In mid-June, Japan and South Korea began a fourth round of negotiations aimed at creating a bilateral free trade agreement (FTA) by December 2005. The talks would unite two economies with a combined gross domestic market of five trillion U.S. dollars, or about 75 percent of the entire East Asian economy.
Japan signed an FTA with Singapore in 2002 and is negotiating similar bilateral deals with Malaysia, Thailand and the Philippines.
On Jun. 30, China and the 10 countries that make up the Association of South-east Asian Nations (ASEAN) conclude talks on which products should be included in a proposed free trade zone scheduled to be completed by 2010.
Next year, China will open free trade talks with New Zealand, its first such negotiations with a developed country. New Zealand and Australia are also contemplating a recent ASEAN initiative for an FTA.
Meanwhile, Malaysian Prime Minister Abdullah Ahmad Badawi is floating a proposal for an Asian inter-regional trading group similar to the European Union. His proposal is a likely topic of debate at the 37th ASEAN ministerial meeting set for Jun. 29-30 in Indonesia.
There, ASEAN, South-east Asia's key diplomatic club of 10 countries, is expected to formally request FTA talks with New Zealand and Australia.
Badawi is calling for an FTA that would be signed by all members of ASEAN plus China, Japan and South Korea, as well as a regional monetary fund that would supplement the Washington-based International Monetary Fund.
In a Jun. 21 speech in Kuala Lumpur, Badawi admitted that creating an East Asian free trade area could take up to two generations. But he said an economic community is essential for Asia to retain its independence as a region.
"Our present and our future are incredibly dependent on decisions make in Washington or New York or Geneva," he said "We are punching way below our weight." East Asia, he added, is "a heavyweight, compartmentalised and cribbed in the featherweight class."
These moves towards regionalism in Asia are partly a reaction to the economic cohesion in Europe and North America created by the EU and the North American Free Trade Agreement, which will soon expand to include Central America.
At the same time, they reflect a general sense that the region was left to fend on its own by the IMF and the World Bank after the Asian financial crisis of the late 1990s, said Kinoshita Toshihiko, a trade expert at Tokyo's Waseda University and a former official with Japan's Export-Import Bank.
At the time, "East Asia felt an identity that they were all on the same boat," Kinoshita said at a Washington forum organised by the Sasakawa Peace Foundation in June.
During the Asian crisis, Kinoshita noted, the United States brusquely shot down a Japanese proposal to create an Asian Monetary Fund to act as a regional IMF. Earlier, in 1991, the U.S. government opposed a proposal by former Malaysian Prime Minister Mahathir Mohamad for an Asian free trade zone that would have excluded the United States.
Japan, taking the U.S. lead, was "lukewarm" to the idea as well. As a result, the term East Asian Economic Community - the would-be name of this forum -- "became taboo in this area," he said.

> RECORD EXCERPTS
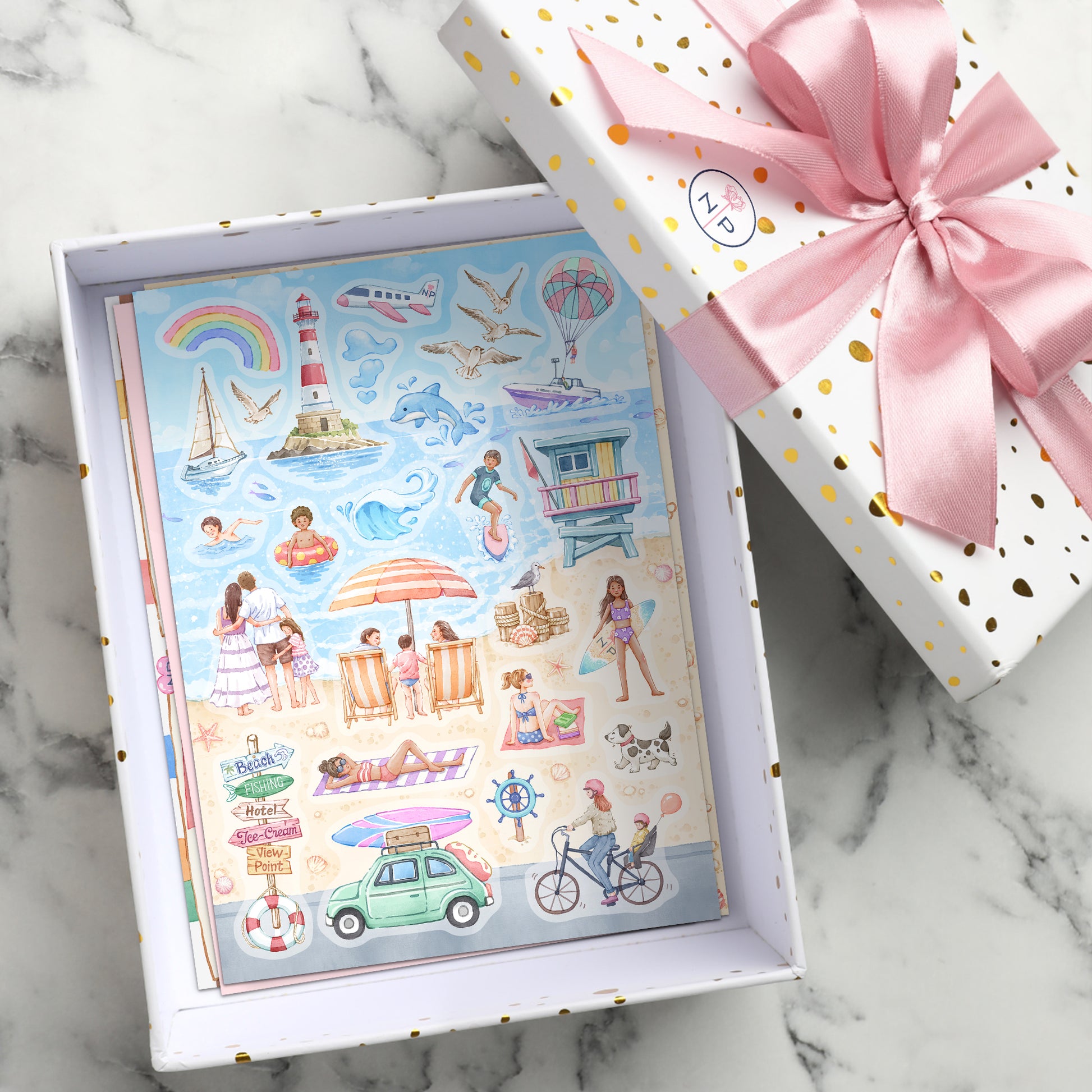 A seaside sticker sheet with swimmers, a lighthouse and a rainbow inside a white gift box with a pink bow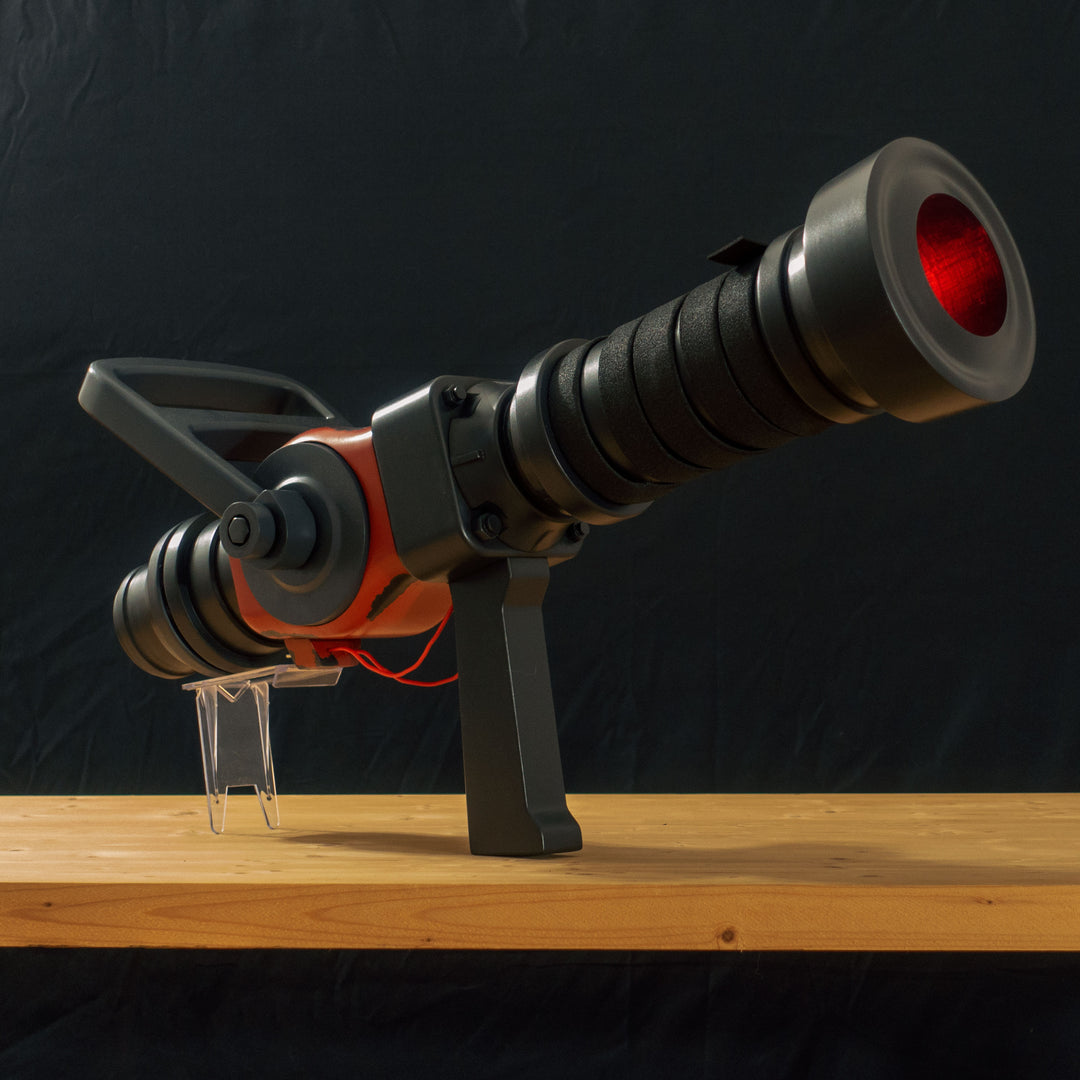 A TF2 Medic Medigun cosplay prop with 2 light modes for its glowing barrel! Has a powerful glow and can be either activated with the handle or without worry with I/O switches!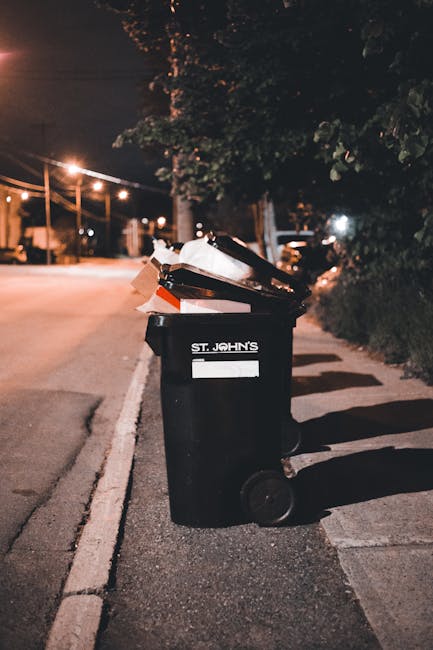 A black wheeled rubbish bin with a white label and the words 'ST. JOHN'S' printed on the front is positioned on a pavement beside a road at night. The lid of the bin is open, revealing a mix of trash including paper and cardboard packaging, some of which is folded or crumpled. The bin is situated under a leafy tree, partially illuminated by nearby streetlights creating a warm, orange glow. In the background, there are additional streetlights, a row of parked cars, and a darkened street with some distant light sources, suggesting an urban residential area. The scene is quiet and the shadows cast by the bin and nearby bushes add depth to the setting. This image visually aligns with private waste handling or independent rubbish collection services, such as those offered by Rubbish Collection Balham, emphasizing responsible waste management practices in a residential vicinity.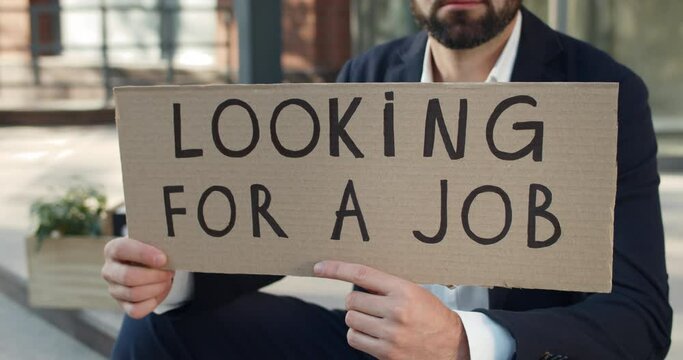 Crop view of male employee holding carton banner with looking for a job writing. Man searching for work while sitting at street. Concept of financial global crisis and unemployment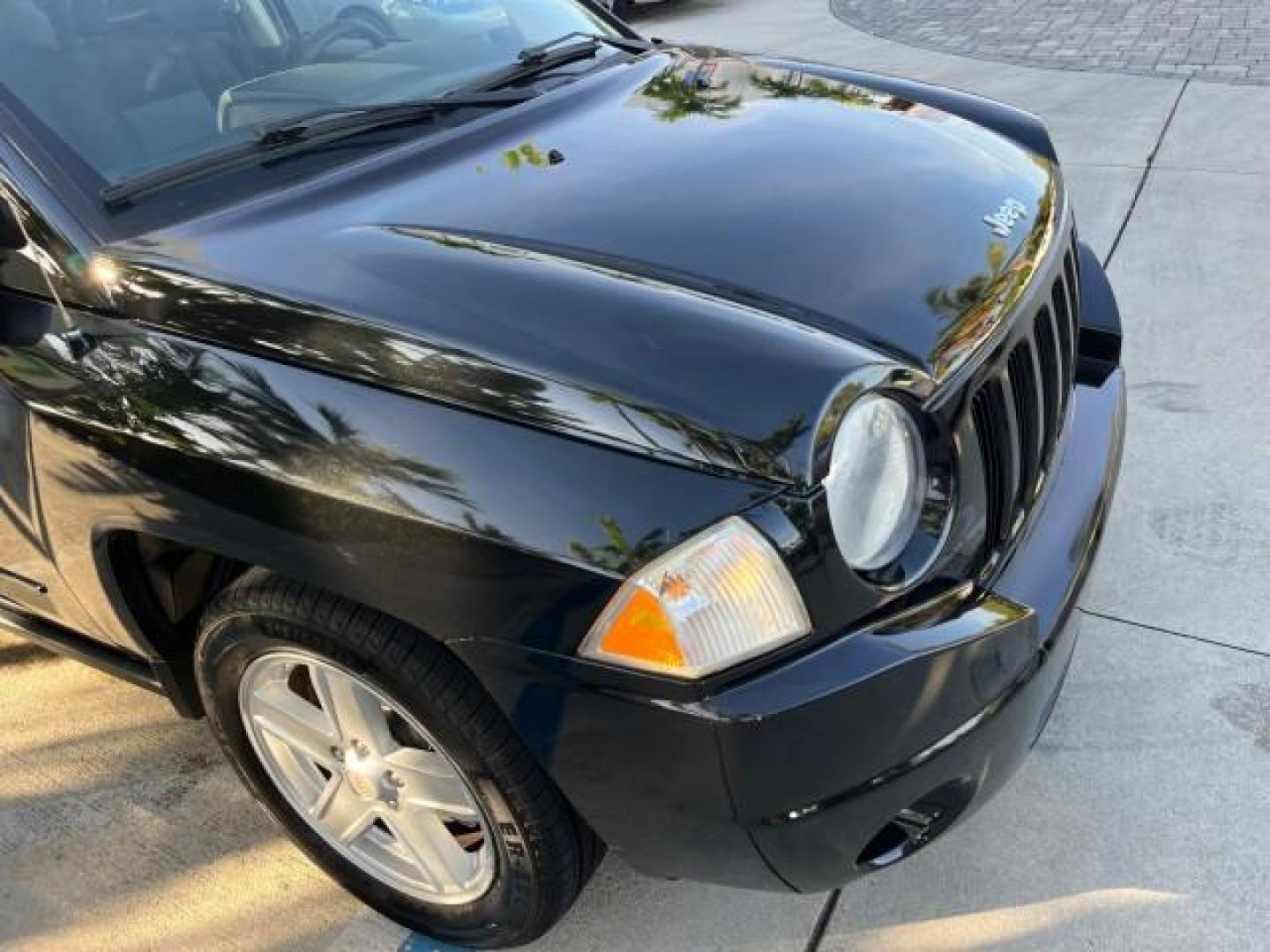 2008 Brilliant Blk Crystal Pearl /Dark Slate Gray Jeep Compass Sport LOW MILES 55,563 (1J8FT47W28D) with an 2.4L DOHC 16v I4 Dual VVT Engine engine, Automatic transmission, located at 4701 North Dixie Hwy, Pompano Beach, FL, 33064, (954) 422-2889, 26.240938, -80.123474 - OUR WEBPAGE FLORIDACARS1.COM HAS OVER 100 PHOTOS AND FREE CARFAX LINK 2008 JEEP COMPASS SPORT ROAD READY 2.4L I4 VIN: 1J8FT47W28D549845 NO ACCIDENTS 29 MPG 4 DOOR WAGON/SPORT UTILITY NO RECALLS 2.4L I4 F DOHC 16V FLORIDA OWNER GASOLINE LOW MILES 55,563 FRONT WHEEL DRIVE 9 SERVICE RECORDS Anti-Theft - Photo#82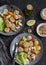 Vegetarian lunch - quinoa meatballs and vegetable salad on a dark table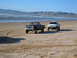 1985 Ford Ranger - Two pickup trucks drive on a sandy beach near the ocean with mountains in the distance.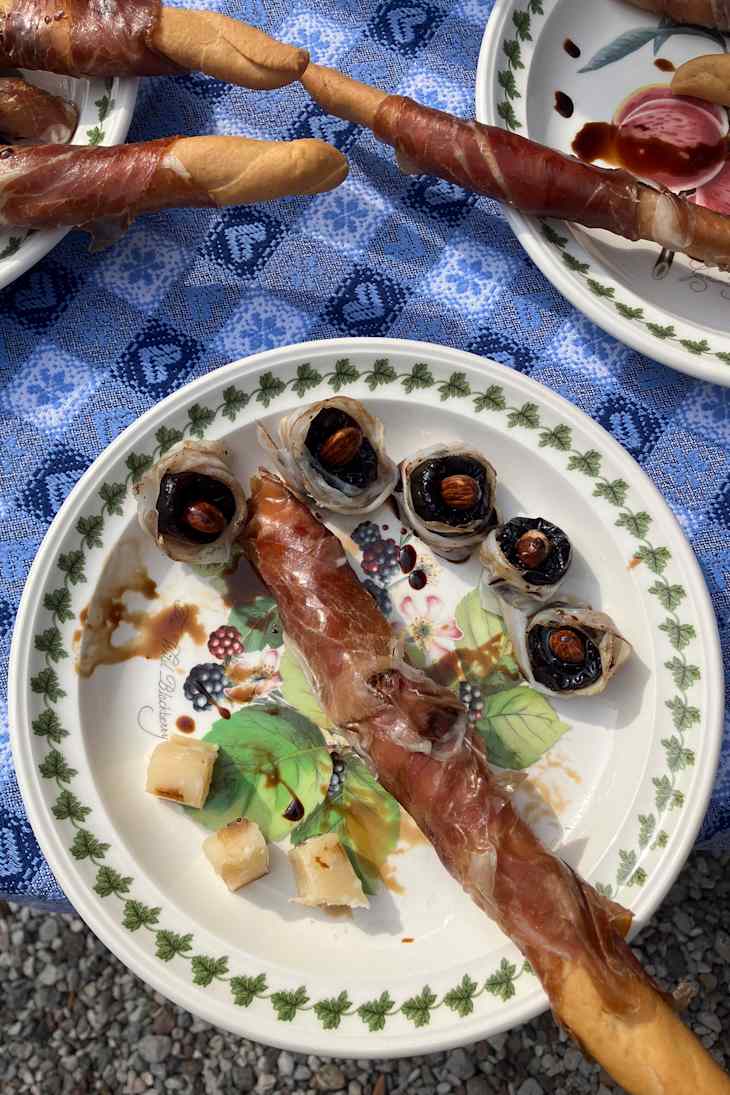 A plate with a prosciutto-wrapped breadstick, black olives with almonds, and small cheese cubes on a blue patterned tablecloth.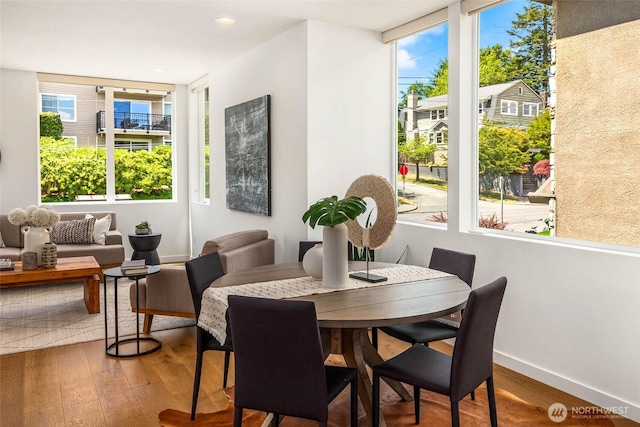 1918 5th Ave N Unit B, Seattle, WA 98109 - dining space featuring hardwood / wood-style flooring and baseboards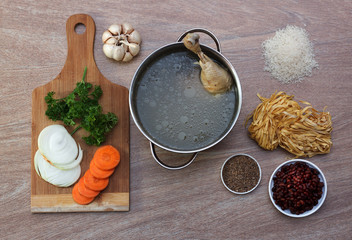 Chicken soupwith fresh vegetables, noodles and beans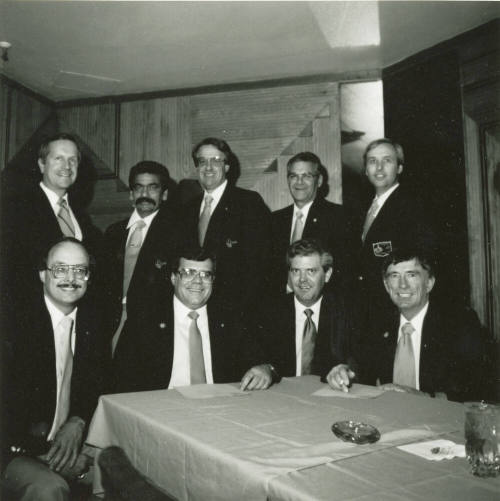 Nine unidentified men with Tempe Diablos insignia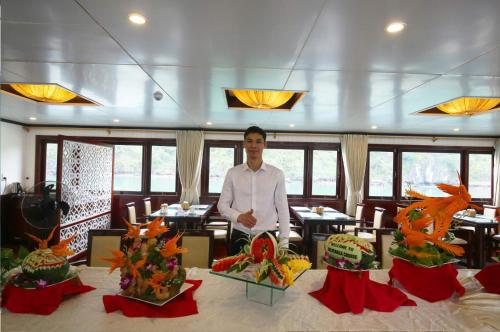 a man standing in front of a table in a restaurant at Halong Sapphire Cruises in Ha Long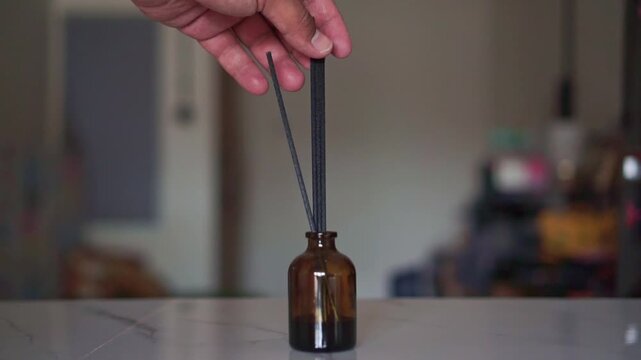 Hand arranging reed sticks in an amber glass diffuser bottle on a marble table. Home fragrance footage showing aromatherapy, relaxation, and interior decor.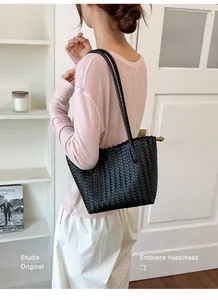 Elegant black woven leather tote bag shown on a model in a minimalist studio interior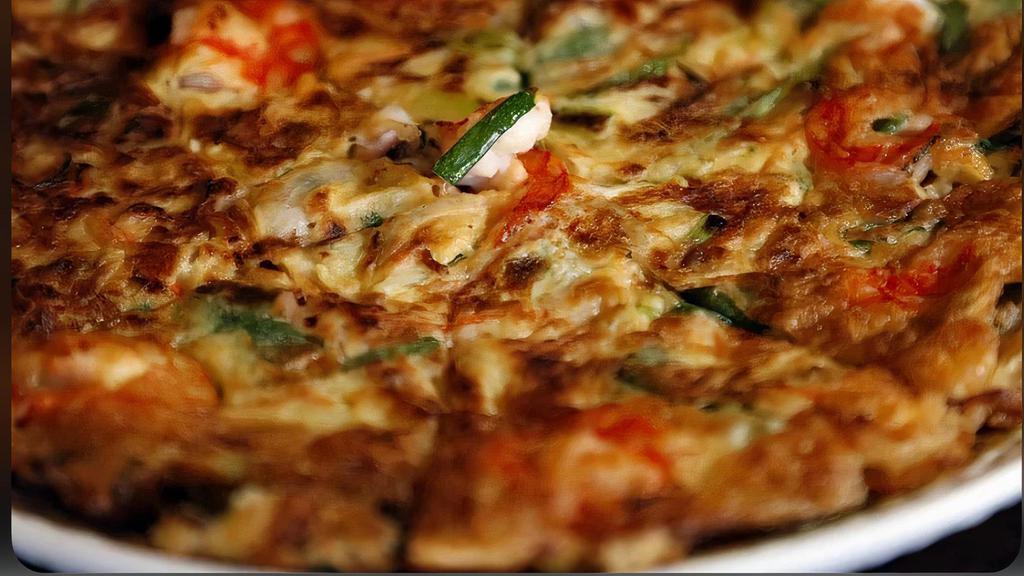 Seafood Pancake · A Pancake-like Korean dish made from a batter of eggs, wheat flour, rice flour, green onion and assorted seafood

> WORK REQUEST 1
In the passage on Asian free trade talks, copy the part starting with "Meanwhile, Malaysian Prime" and going on through "29-30 in Indonesia.", substituting "trading bloc" for "trading group".
> WORK REQUEST 2
Answer these from the passage on Asian free trade talks:
(a) In what year did Japan sign an FTA with Singapore?
(b) In which country is the 37th ASEAN ministerial meeting set to take place?
(c) At which university is Kinoshita Toshihiko a trade expert?

> WRITTEN RESPONSE 1
Meanwhile, Malaysian Prime Minister Abdullah Ahmad Badawi is floating a proposal for an Asian inter-regional trading bloc similar to the European Union. His proposal is a likely topic of debate at the 37th ASEAN ministerial meeting set for Jun. 29-30 in Indonesia.

> WRITTEN RESPONSE 2
(a) 2002
(b) Indonesia
(c) Waseda University in Tokyo